**RECORDED INFORMATION:**
************

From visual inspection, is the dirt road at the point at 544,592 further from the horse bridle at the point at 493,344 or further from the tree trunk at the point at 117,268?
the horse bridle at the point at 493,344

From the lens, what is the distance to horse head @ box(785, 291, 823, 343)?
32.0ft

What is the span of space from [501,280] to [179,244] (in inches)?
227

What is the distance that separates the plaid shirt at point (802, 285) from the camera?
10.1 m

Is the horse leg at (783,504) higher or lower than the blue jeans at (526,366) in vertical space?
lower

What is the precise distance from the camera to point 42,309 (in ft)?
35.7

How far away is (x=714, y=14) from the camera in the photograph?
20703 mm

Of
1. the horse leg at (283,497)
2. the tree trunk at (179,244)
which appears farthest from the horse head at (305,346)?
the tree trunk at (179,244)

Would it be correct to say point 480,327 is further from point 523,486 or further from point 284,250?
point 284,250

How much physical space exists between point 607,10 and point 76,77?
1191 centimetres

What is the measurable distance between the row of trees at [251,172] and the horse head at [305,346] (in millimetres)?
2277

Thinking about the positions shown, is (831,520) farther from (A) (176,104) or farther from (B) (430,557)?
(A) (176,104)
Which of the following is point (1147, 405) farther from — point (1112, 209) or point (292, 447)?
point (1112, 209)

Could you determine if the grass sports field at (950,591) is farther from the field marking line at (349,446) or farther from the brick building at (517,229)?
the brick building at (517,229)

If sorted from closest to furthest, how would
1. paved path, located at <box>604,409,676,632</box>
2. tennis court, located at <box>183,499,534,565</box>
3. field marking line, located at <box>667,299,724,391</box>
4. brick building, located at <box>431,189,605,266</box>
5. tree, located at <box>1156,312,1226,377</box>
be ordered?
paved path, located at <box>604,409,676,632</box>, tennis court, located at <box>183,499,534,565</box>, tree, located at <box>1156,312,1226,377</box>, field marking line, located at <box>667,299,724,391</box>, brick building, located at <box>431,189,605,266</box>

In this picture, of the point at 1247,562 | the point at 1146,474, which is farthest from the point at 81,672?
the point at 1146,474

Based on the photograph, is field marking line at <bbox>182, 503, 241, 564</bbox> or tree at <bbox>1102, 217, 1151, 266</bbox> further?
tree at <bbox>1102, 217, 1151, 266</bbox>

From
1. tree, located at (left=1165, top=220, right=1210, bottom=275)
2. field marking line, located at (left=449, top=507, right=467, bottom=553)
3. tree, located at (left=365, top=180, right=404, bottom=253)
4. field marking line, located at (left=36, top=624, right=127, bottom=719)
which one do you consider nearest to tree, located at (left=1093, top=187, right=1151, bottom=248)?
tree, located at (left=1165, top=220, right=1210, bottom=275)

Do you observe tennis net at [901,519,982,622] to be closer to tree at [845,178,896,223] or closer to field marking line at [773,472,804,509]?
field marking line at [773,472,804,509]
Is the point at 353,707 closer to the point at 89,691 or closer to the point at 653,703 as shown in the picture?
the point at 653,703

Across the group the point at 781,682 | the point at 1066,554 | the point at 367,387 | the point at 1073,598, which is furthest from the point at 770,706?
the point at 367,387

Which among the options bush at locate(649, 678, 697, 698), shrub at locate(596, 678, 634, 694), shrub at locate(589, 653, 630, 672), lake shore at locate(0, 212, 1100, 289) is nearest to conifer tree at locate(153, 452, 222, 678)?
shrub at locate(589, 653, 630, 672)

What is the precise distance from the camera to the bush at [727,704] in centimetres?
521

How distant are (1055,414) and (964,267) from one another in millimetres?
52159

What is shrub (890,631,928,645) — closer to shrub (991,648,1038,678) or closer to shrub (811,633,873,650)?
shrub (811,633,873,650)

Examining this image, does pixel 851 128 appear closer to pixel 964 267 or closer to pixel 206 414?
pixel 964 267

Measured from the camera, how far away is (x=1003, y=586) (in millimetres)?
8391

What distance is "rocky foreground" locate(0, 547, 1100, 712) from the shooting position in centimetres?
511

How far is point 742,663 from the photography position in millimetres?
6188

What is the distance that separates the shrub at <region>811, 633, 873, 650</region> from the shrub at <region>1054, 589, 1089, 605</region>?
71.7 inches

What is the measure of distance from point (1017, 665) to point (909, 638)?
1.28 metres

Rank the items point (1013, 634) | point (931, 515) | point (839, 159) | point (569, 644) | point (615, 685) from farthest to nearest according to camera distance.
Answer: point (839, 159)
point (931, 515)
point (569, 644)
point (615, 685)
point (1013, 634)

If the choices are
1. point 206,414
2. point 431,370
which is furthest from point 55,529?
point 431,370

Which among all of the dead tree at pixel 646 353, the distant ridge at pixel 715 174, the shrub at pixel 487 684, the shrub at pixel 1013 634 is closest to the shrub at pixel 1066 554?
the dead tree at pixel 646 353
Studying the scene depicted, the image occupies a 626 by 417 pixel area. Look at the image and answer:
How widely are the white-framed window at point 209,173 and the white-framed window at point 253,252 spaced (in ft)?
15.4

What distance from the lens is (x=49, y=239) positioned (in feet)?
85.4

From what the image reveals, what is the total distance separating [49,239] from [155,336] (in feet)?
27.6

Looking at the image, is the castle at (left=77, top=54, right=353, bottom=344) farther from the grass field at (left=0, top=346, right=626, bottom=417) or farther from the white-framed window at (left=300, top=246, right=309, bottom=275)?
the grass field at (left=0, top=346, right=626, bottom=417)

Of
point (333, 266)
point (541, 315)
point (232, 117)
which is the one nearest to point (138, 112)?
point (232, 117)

************

Reproduce the entries above word for word, from the line containing "From what the" through the end of the entries.

From what the image reveals, what is the total distance separating [49,239] from [155,336] (in feet)?
27.6

Looking at the image, is the castle at (left=77, top=54, right=353, bottom=344) farther from the grass field at (left=0, top=346, right=626, bottom=417) or farther from the white-framed window at (left=300, top=246, right=309, bottom=275)?
the grass field at (left=0, top=346, right=626, bottom=417)

Of
point (333, 266)
point (541, 315)
point (232, 117)
which is the one nearest to point (138, 112)?
point (232, 117)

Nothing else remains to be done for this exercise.